WHAT TO PRODUCE
Every record below should be transcribed exactly. Omit the images.

DATA TO USE
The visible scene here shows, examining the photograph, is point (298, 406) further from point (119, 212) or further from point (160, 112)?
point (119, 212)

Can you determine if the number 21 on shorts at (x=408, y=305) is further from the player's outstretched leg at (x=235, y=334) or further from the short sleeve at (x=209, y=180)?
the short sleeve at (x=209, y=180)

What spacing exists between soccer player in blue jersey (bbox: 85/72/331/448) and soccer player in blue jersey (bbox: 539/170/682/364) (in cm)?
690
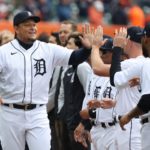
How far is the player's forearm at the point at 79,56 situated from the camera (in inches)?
342

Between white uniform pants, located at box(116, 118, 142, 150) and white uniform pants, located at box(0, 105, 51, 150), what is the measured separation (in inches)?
44.7

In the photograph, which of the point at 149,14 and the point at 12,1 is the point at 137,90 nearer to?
the point at 149,14

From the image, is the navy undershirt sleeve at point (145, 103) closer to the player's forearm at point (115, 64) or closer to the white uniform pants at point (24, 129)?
the player's forearm at point (115, 64)

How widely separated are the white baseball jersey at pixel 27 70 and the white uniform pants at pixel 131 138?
4.32ft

RESPONSE TO THE EXERCISE
The visible scene here shows, examining the photograph, is point (298, 406) further from point (119, 212) or further from point (160, 112)?
point (119, 212)

Can you determine if the number 21 on shorts at (x=408, y=305) is further from the player's outstretched leg at (x=235, y=334) or further from the short sleeve at (x=209, y=180)?
the short sleeve at (x=209, y=180)

What spacing exists between soccer player in blue jersey (bbox: 85/72/331/448) and soccer player in blue jersey (bbox: 539/170/682/364) (in cm)?
690
How far is the player's forearm at the point at 79,56 situated from the camera (in inches)?
342

Between white uniform pants, located at box(116, 118, 142, 150) and white uniform pants, located at box(0, 105, 51, 150), what is the measured separation (in inches)?
44.7

In the photograph, which of the point at 149,14 and the point at 12,1 is the point at 137,90 nearer to?
the point at 149,14

From the image, is the navy undershirt sleeve at point (145, 103) closer to the player's forearm at point (115, 64) or closer to the white uniform pants at point (24, 129)?
the player's forearm at point (115, 64)

How widely separated are the white baseball jersey at pixel 27 70 and the white uniform pants at pixel 131 138?
4.32ft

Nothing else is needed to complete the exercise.